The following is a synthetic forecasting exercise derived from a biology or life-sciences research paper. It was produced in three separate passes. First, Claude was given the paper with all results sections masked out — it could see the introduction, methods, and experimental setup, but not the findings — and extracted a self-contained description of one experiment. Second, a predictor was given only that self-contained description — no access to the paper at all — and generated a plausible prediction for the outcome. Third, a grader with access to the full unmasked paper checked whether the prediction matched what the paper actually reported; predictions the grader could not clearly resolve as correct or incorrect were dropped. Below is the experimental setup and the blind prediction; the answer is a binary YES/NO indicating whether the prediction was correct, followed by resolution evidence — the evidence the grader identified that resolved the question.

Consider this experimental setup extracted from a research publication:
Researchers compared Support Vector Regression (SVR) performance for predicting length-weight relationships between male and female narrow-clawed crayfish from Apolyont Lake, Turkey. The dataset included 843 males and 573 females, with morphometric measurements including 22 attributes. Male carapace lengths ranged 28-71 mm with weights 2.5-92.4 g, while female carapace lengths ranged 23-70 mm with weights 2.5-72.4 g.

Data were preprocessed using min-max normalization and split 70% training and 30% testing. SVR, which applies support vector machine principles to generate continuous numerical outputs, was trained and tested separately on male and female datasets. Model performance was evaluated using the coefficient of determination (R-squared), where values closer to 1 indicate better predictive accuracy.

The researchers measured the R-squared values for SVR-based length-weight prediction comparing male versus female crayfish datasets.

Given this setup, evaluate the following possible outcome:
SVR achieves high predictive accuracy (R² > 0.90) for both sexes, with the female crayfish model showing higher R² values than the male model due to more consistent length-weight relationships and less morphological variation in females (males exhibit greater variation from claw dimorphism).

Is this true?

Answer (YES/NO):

TO DO:
Every record should be retyped so that it matches the original exactly.

ANSWER AREA:
The following is a synthetic forecasting exercise derived from a biology or life-sciences research paper. It was produced in three separate passes. First, Claude was given the paper with all results sections masked out — it could see the introduction, methods, and experimental setup, but not the findings — and extracted a self-contained description of one experiment. Second, a predictor was given only that self-contained description — no access to the paper at all — and generated a plausible prediction for the outcome. Third, a grader with access to the full unmasked paper checked whether the prediction matched what the paper actually reported; predictions the grader could not clearly resolve as correct or incorrect were dropped. Below is the experimental setup and the blind prediction; the answer is a binary YES/NO indicating whether the prediction was correct, followed by resolution evidence — the evidence the grader identified that resolved the question.

Consider this experimental setup extracted from a research publication:
Researchers compared Support Vector Regression (SVR) performance for predicting length-weight relationships between male and female narrow-clawed crayfish from Apolyont Lake, Turkey. The dataset included 843 males and 573 females, with morphometric measurements including 22 attributes. Male carapace lengths ranged 28-71 mm with weights 2.5-92.4 g, while female carapace lengths ranged 23-70 mm with weights 2.5-72.4 g.

Data were preprocessed using min-max normalization and split 70% training and 30% testing. SVR, which applies support vector machine principles to generate continuous numerical outputs, was trained and tested separately on male and female datasets. Model performance was evaluated using the coefficient of determination (R-squared), where values closer to 1 indicate better predictive accuracy.

The researchers measured the R-squared values for SVR-based length-weight prediction comparing male versus female crayfish datasets.

Given this setup, evaluate the following possible outcome:
SVR achieves high predictive accuracy (R² > 0.90) for both sexes, with the female crayfish model showing higher R² values than the male model due to more consistent length-weight relationships and less morphological variation in females (males exhibit greater variation from claw dimorphism).

Is this true?

Answer (YES/NO):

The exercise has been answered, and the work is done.